# Records of spatial reasoning questions:
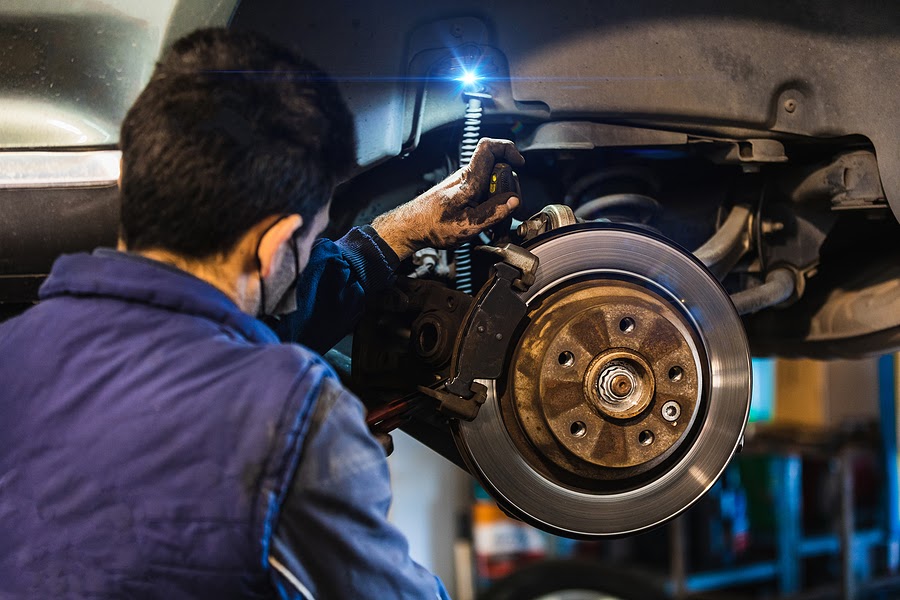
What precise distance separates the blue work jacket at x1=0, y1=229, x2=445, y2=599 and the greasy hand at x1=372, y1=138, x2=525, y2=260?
36 cm

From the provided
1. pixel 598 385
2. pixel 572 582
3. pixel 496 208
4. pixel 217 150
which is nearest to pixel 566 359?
pixel 598 385

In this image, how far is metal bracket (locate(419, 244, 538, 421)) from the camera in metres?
0.92

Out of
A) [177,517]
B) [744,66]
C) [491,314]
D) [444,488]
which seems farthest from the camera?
[444,488]

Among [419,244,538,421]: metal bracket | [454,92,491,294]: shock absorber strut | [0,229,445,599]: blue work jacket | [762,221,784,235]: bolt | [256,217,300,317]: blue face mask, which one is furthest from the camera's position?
[762,221,784,235]: bolt

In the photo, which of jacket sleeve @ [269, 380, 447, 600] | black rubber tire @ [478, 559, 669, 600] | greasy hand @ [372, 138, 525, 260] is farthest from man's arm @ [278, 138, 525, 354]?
black rubber tire @ [478, 559, 669, 600]

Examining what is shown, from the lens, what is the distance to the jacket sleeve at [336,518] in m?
0.61

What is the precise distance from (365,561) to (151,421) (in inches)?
7.1

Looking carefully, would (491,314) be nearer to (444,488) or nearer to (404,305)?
(404,305)

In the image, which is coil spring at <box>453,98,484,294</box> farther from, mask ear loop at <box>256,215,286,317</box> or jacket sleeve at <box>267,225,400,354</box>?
mask ear loop at <box>256,215,286,317</box>

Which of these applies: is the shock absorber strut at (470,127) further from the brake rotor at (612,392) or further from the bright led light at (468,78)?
the brake rotor at (612,392)

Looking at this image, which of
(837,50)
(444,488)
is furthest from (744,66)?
(444,488)

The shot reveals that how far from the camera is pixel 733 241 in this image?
1217 mm

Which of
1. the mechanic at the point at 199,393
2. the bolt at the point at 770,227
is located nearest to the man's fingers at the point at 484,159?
the mechanic at the point at 199,393

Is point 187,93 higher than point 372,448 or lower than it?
higher
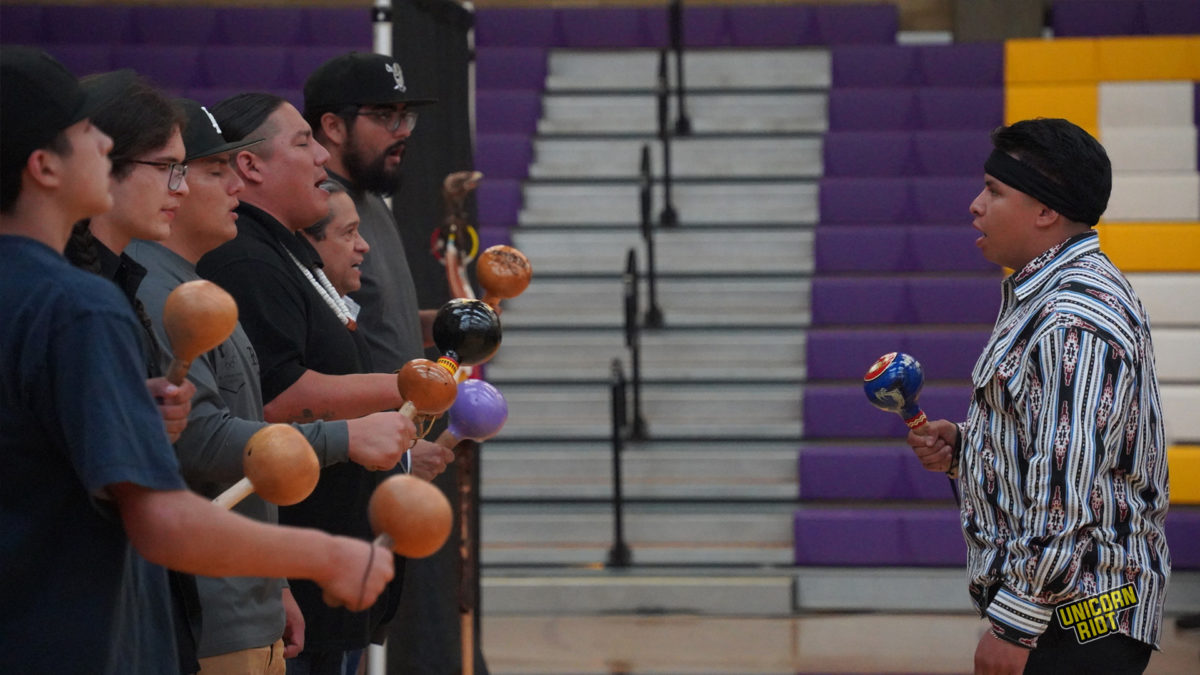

# PROBLEM TO WORK ON:
Please present the entries as a Markdown table with the columns Row and Text, starting at the line that contains "Looking at this image, which of" and ending at the end of the entries. Number each line in Row and leave out blank lines and any pictures.

# RESULT:
| Row | Text |
|---|---|
| 1 | Looking at this image, which of |
| 2 | (837,50) |
| 3 | (444,488) |
| 4 | is furthest from (744,66)? |
| 5 | (444,488) |
| 6 | The shot reveals that how far from the camera is pixel 733 241 in this image? |
| 7 | 1217 mm |
| 8 | Which of |
| 9 | 1. the mechanic at the point at 199,393 |
| 10 | 2. the bolt at the point at 770,227 |
| 11 | is located nearest to the man's fingers at the point at 484,159? |
| 12 | the mechanic at the point at 199,393 |
| 13 | Is point 187,93 higher than point 372,448 or lower than it? |
| 14 | higher |